Elle a su se remobiliser pour faire ce qu’elle sait faire de mieux : s’imposer en patronne. Sur ce point, en ½ finale, elle le fait très bien. Sur la finale, elle s’écarte deux fois de la stratégie. Deux erreurs qui coûtent deux fois trois points. Faites le calcul... Cela coûte une médaille d’or olympique (elle perd 13-12).

 

Etes-vous irrité ?

Je parle en tant que coach. On a posé un cadre. Il faut le respecter. Il faut bien entendu prendre des initiatives. Je ne suis pas quelqu’un qui est là pour brider les athlètes, pour leur ôter leur instinct, mais cela a coûté très cher.

Imaginez. Vous êtes à pleine vitesse. A partir du moment où vous sortez des rails, cela peut vite partir en cacahuète. C’est ce qui s’est clairement passé. Ce sont deux sorties de route.

Haby a joué un jeu. Au corps à corps, la Coréenne était très forte. Haby aussi. Et elle a d’ailleurs marqué des points (au 1er round grâce à un Fulyo Tchagui ou « Scorpion Kick », puis au 3e avec un Tit Tchagui, coup de pied retourné direct). Mais son approche, c’était du 50-50. Pour nous, entraîneurs, 50-50, c’est trop risqué. Il fallait qu’elle reste à distance et qu’elle travaille comme elle avait commencé à le faire.

 

« Notre job, proposer des solutions pour du 70-30 »

 

Lui en voulez-vous ?

Je n’en voudrais jamais à Haby car il faut prendre ses responsabilités et c’est ce qu’elle a fait, mais avec des conséquences qui coûtent une médaille d’or. Si je vous dis de sauter et que vous allez peut-être mourir, ou peut-être pas... Personne ne prend le risque. Nous, notre job, c’est de pouvoir proposer des solutions qui amènent plutôt à du 70-30.

 

Est-ce ce qui s’est produit en ½ finale ? Haby a-t-elle suivi à la lettre la tactique que vous lui aviez dictée ?

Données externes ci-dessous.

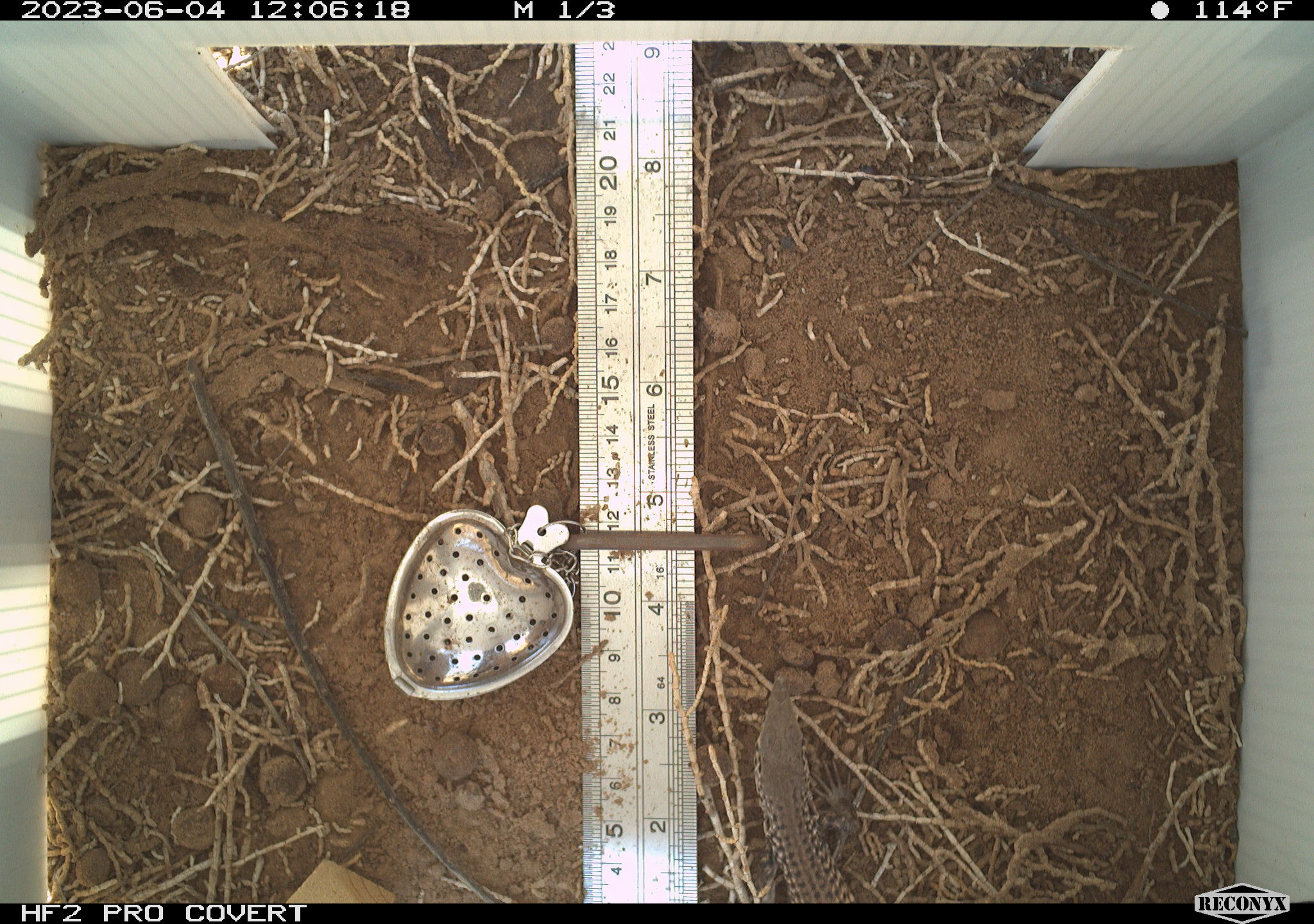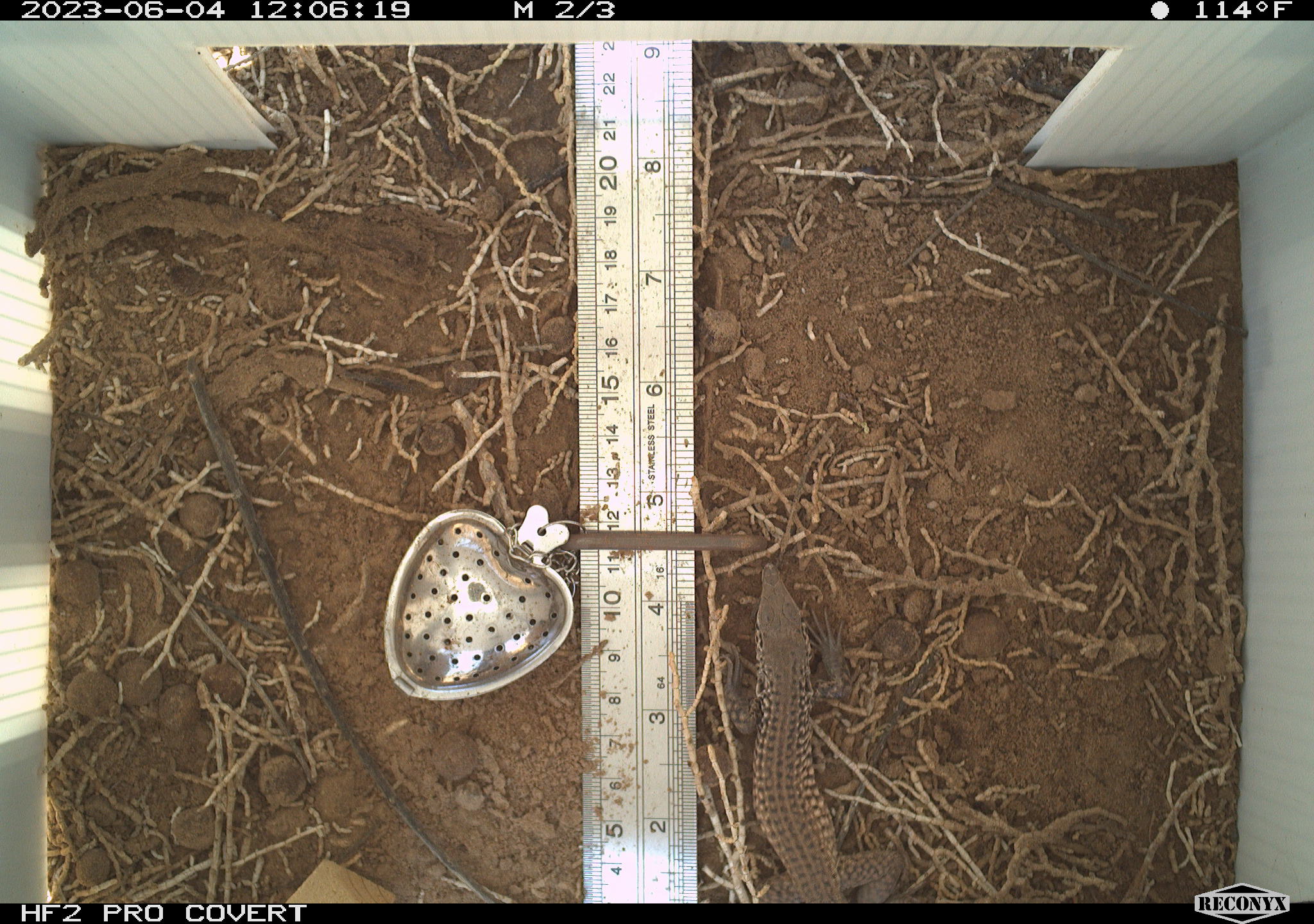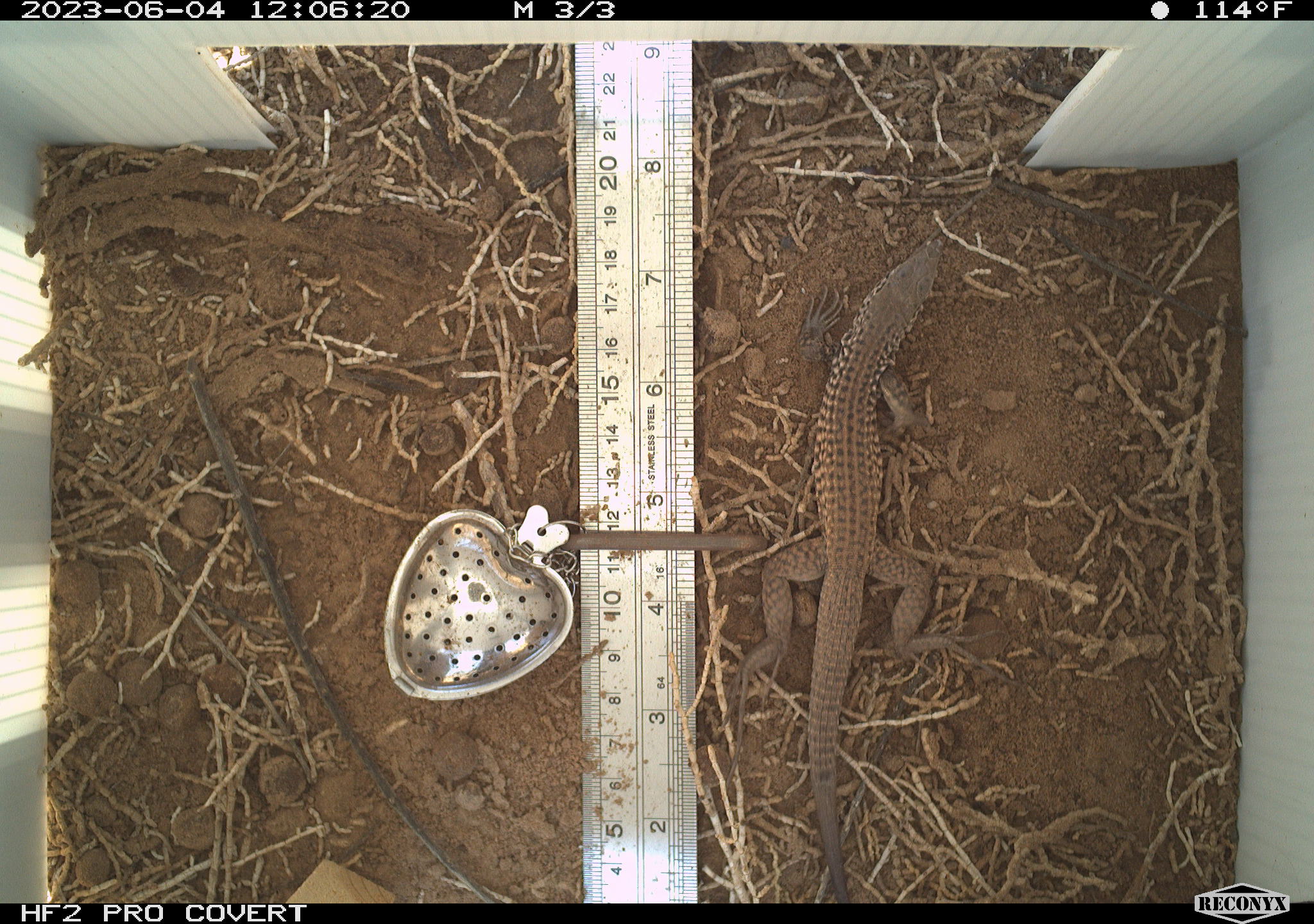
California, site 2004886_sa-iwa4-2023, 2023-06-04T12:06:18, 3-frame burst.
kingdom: Animalia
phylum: Chordata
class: Reptilia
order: Squamata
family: Teiidae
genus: Aspidoscelis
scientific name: Aspidoscelis tigris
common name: western whiptail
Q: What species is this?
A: Western whiptail (Aspidoscelis tigris).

Oui. Tatar Nur était devenue sa bête noire. Avec Myriam (Baverel), on avait mis en place une nouvelle stratégie que l’on a testée au Championnats d’Europe. Elle n’était pas passée loin du succès (défaite au golden score). On l’a à nouveau testée à Rio, en mixant 2-3 trucs.

L’idée était de neutraliser la Turque sur ses points forts. C’est ce qu’Haby a fait. Par contre, on n’est pas loin du non match. Mais c’était le jeu. Après, il fallait une prise de risque maximale sur le 3e round ou la mort subite.

Après cette victoire, j’étais soulagé parce que, à un moment donné, on met tout de notre côté. On essaie de monter les maisons brique par brique. Et, à ce moment-là, on était en mesure de mettre le toit sur l’Olympe.